WHAT IS BEING ASKED → Entries below include pictures. Output exactly the lines from the one with "Kepez Belediyesi’nden Türkiye’de" down to the one with "Carmen si iubitul ei, MARIAN", both ends included, and leave the pictures out.

RECORDS TO PROCESS →
+---+

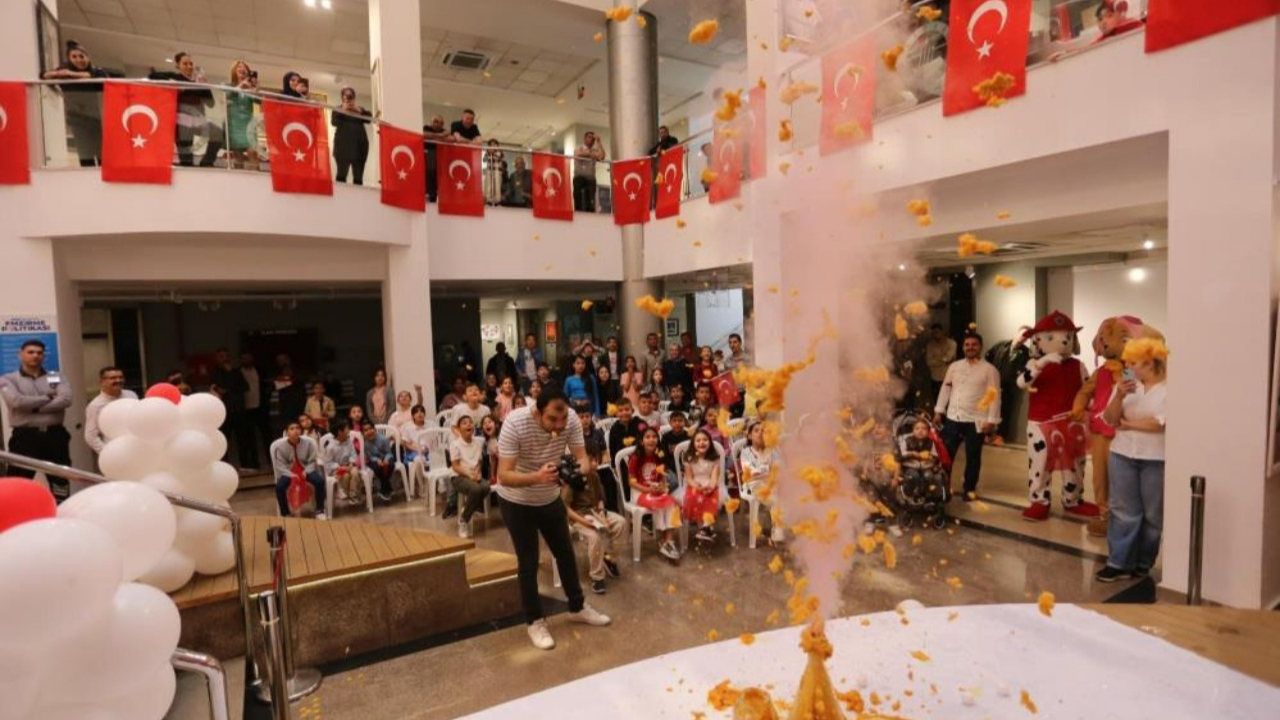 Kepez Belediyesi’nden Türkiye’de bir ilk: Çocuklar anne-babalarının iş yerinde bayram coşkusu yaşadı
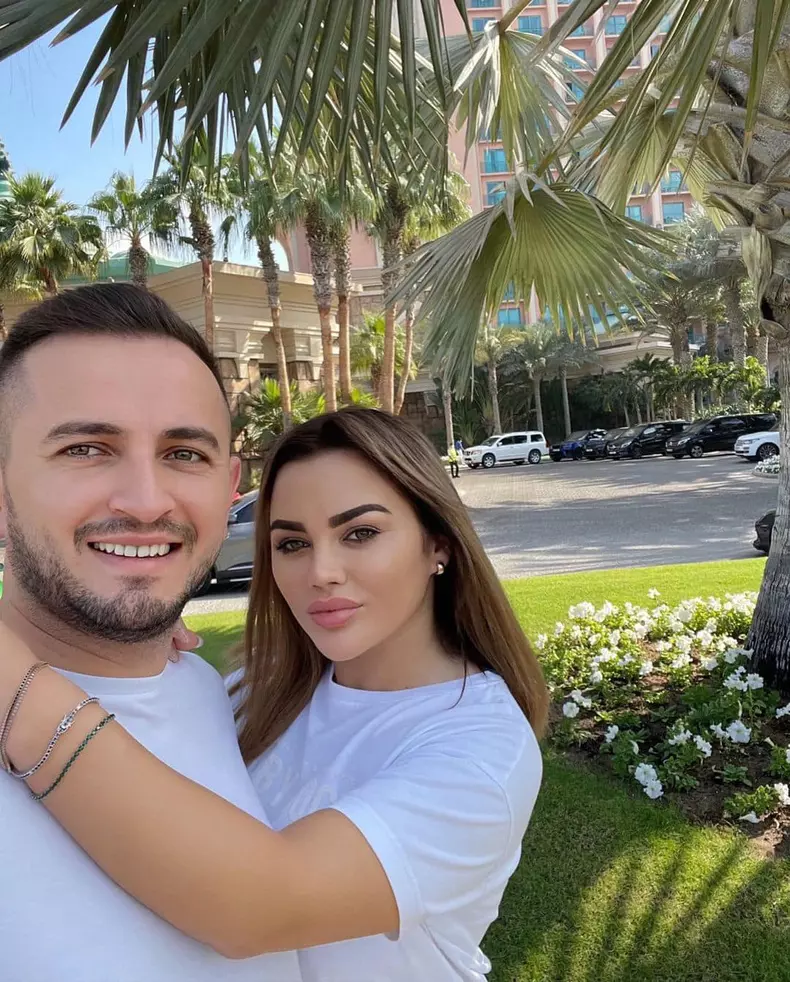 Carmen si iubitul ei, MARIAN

+---+

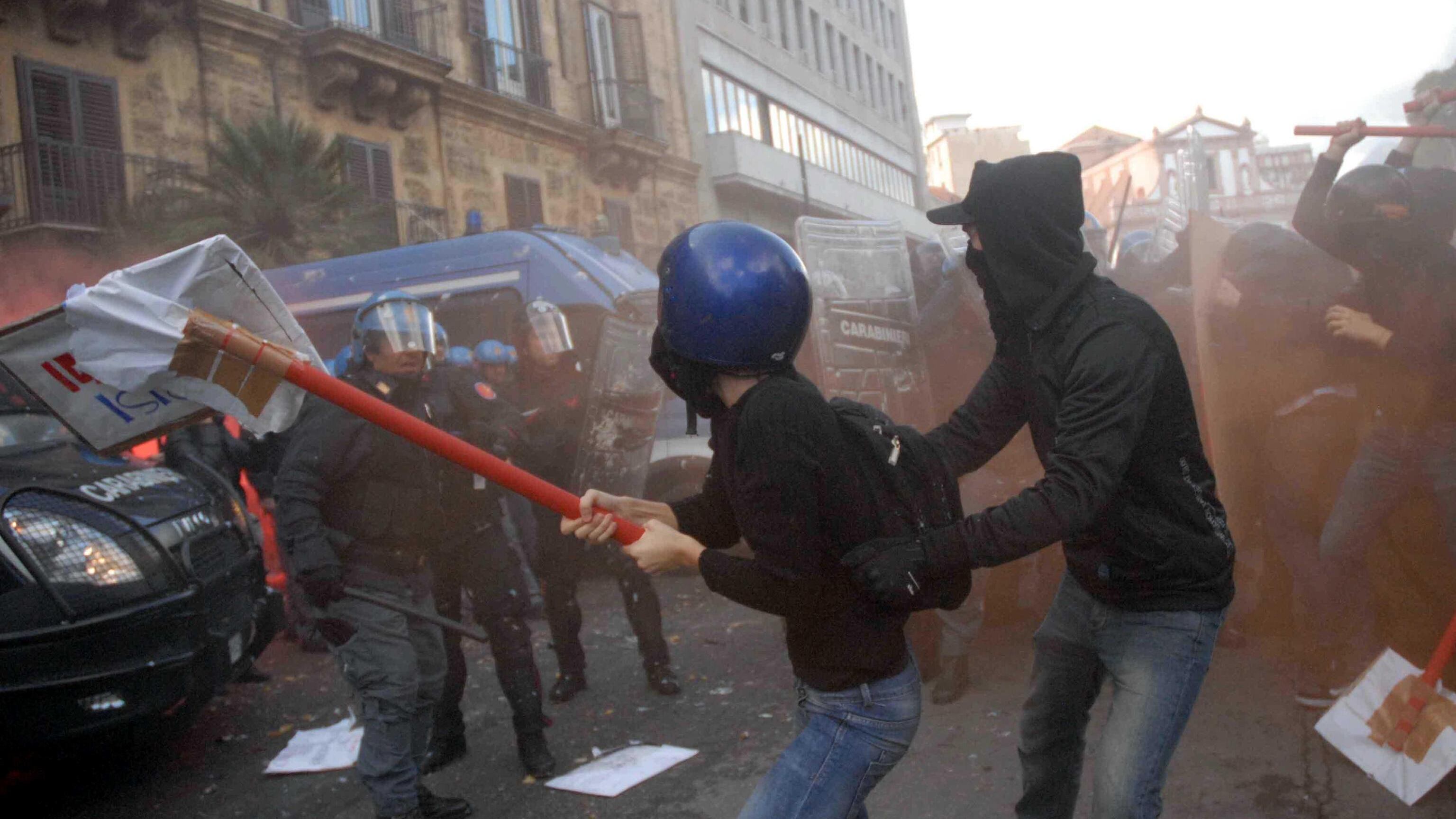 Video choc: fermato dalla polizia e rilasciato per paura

+---+

WORKED SOLUTION →
 Kepez Belediyesi’nden Türkiye’de bir ilk: Çocuklar anne-babalarının iş yerinde bayram coşkusu yaşadı
 Carmen si iubitul ei, MARIAN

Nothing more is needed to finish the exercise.